Keeping the printing presses running is a labor of love. The Vinyl Factory has a “graveyard” of decommissioned presses that it has dismantled for parts and a full set of EMI’s technical drawings. Luckily, the machines are built to last. “There’s been so much engineering that they still work perfectly; they’re truly remarkable,” Deninson says proudly. “They are pressing some of the best records in the world.”
Outside the parking lot is another press: a manual machine housed in a shipping container. It was once located at London’s White Cube gallery as part of the Vinyl Factory collaboration with artist and composer Christian Marclay. The music was recorded live at the gallery and printed on site. Manual pressing, which can produce colorful striped LPs, is another option for artists looking to put a unique stamp on their releases. British drum ‘n’ bassist Goldie used it to create LPs that matched the blue and gold of his sneakers. Daft Punk, Sakamoto and “many German death metal bands” also manipulated “wax” here.

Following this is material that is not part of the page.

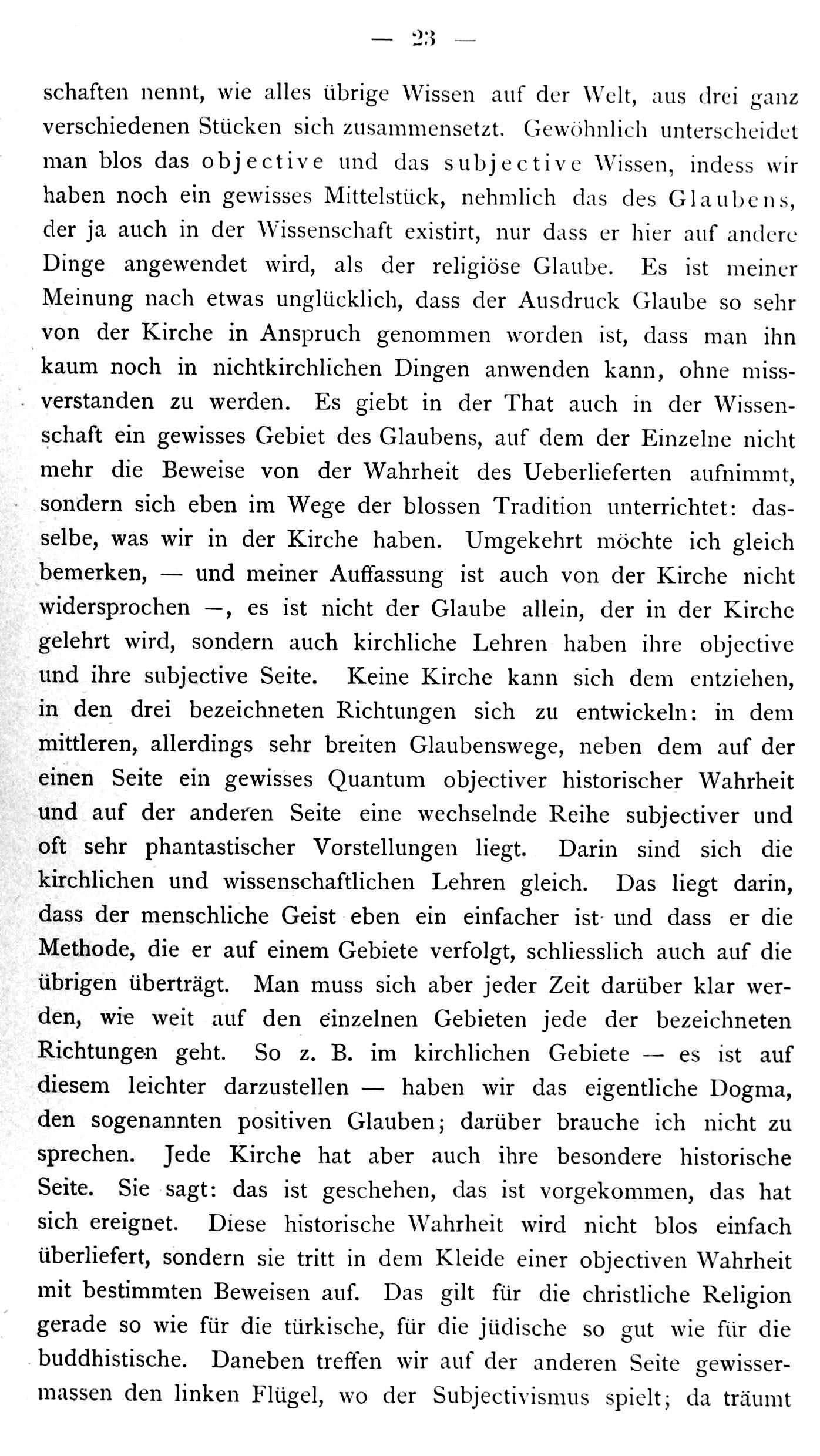 — 23 —

schaften nennt, wie alles übrige Wissen auf der Welt, aus drei ganz verschiedenen Stücken sich zusammensetzt. Gewöhnlich unterscheidet man blos das objective und das subjective Wissen, indess wir haben noch ein gewisses Mittelstück, nehmlich das des Glaubens, der ja auch in der Wissenschaft existirt, nur dass er hier auf andere Dinge angewendet wird, als der religiöse Glaube. Es ist meiner Meinung nach etwas unglücklich, dass der Ausdruck Glaube so sehr von der Kirche in Anspruch genommen worden ist, dass man ihn kaum noch in nichtkirchlichen Dingen anwenden kann, ohne missverstanden zu werden. Es giebt in der That auch in der Wissenschaft ein gewisses Gebiet des Glaubens, auf dem der Einzelne nicht mehr die Beweise von der Wahrheit des Ueberlieferten aufnimmt, sondern sich eben im Wege der blossen Tradition unterrichtet: dasselbe, was wir in der Kirche haben. Umgekehrt möchte ich gleich bemerken, — und meiner Auffassung ist auch von der Kirche nicht widersprochen —, es ist nicht der Glaube allein, der in der Kirche gelehrt wird, sondern auch kirchliche Lehren haben ihre objective und ihre subjective Seite. Keine Kirche kann sich dem entziehen, in den drei bezeichneten Richtungen sich zu entwickeln: in dem mittleren, allerdings sehr breiten Glaubenswege, neben dem auf der einen Seite ein gewisses Quantum objectiver historischer Wahrheit und auf der anderen Seite eine wechselnde Reihe subjectiver und oft sehr phantastischer Vorstellungen liegt. Darin sind sich die kirchlichen und wissenschaftlichen Lehren gleich. Das liegt darin, dass der menschliche Geist eben ein einfacher ist und dass er die Methode, die er auf einem Gebiete verfolgt, schliesslich auch auf die übrigen überträgt. Man muss sich aber jeder Zeit darüber klar werden, wie weit auf den einzelnen Gebieten jede der bezeichneten Richtungen geht. So z. B. im kirchlichen Gebiete — es ist auf diesem leichter darzustellen — haben wir das eigentliche Dogma, den sogenannten positiven Glauben; darüber brauche ich nicht zu sprechen. Jede Kirche hat aber auch ihre besondere historische Seite. Sie sagt: das ist geschehen, das ist vorgekommen, das hat sich ereignet. Diese historische Wahrheit wird nicht blos einfach überliefert, sondern sie tritt in dem Kleide einer objectiven Wahrheit mit bestimmten Beweisen auf. Das gilt für die christliche Religion gerade so wie für die türkische, für die jüdische so gut wie für die buddhistische. Daneben treffen wir auf der anderen Seite gewissermassen den linken Flügel, wo der Subjectivismus spielt; da träumt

This type of personalization is part of vinyl culture; The idea that the LP is a work at least as important as the music it carries. Folded sleeves, screen printing, stickers, engravings on the surface of the LP and heavy discs (180 and 200 gram LPs can be made for a fee) are ways to stand out from the crowd.
“The vision for Vinyl Factory was to take the process back to a time when craftsmanship drove it and focused on the relationship between creator and producer,” says Bidder. “These are the days when you could walk into a studio on London’s Denmark Street, record a track in one day and have it pressed straight after.
“The difference now is the internet, which is a way for artists to market directly to consumers. We want to make the product as good as it can be, both sonically and in terms of what you can do creatively. You’re trying to make a collectible product that people are willing to pay for. These aren’t things to throw away.”
ACMI and RISING available Vinyl Factory: Reverb22 May – 31 August.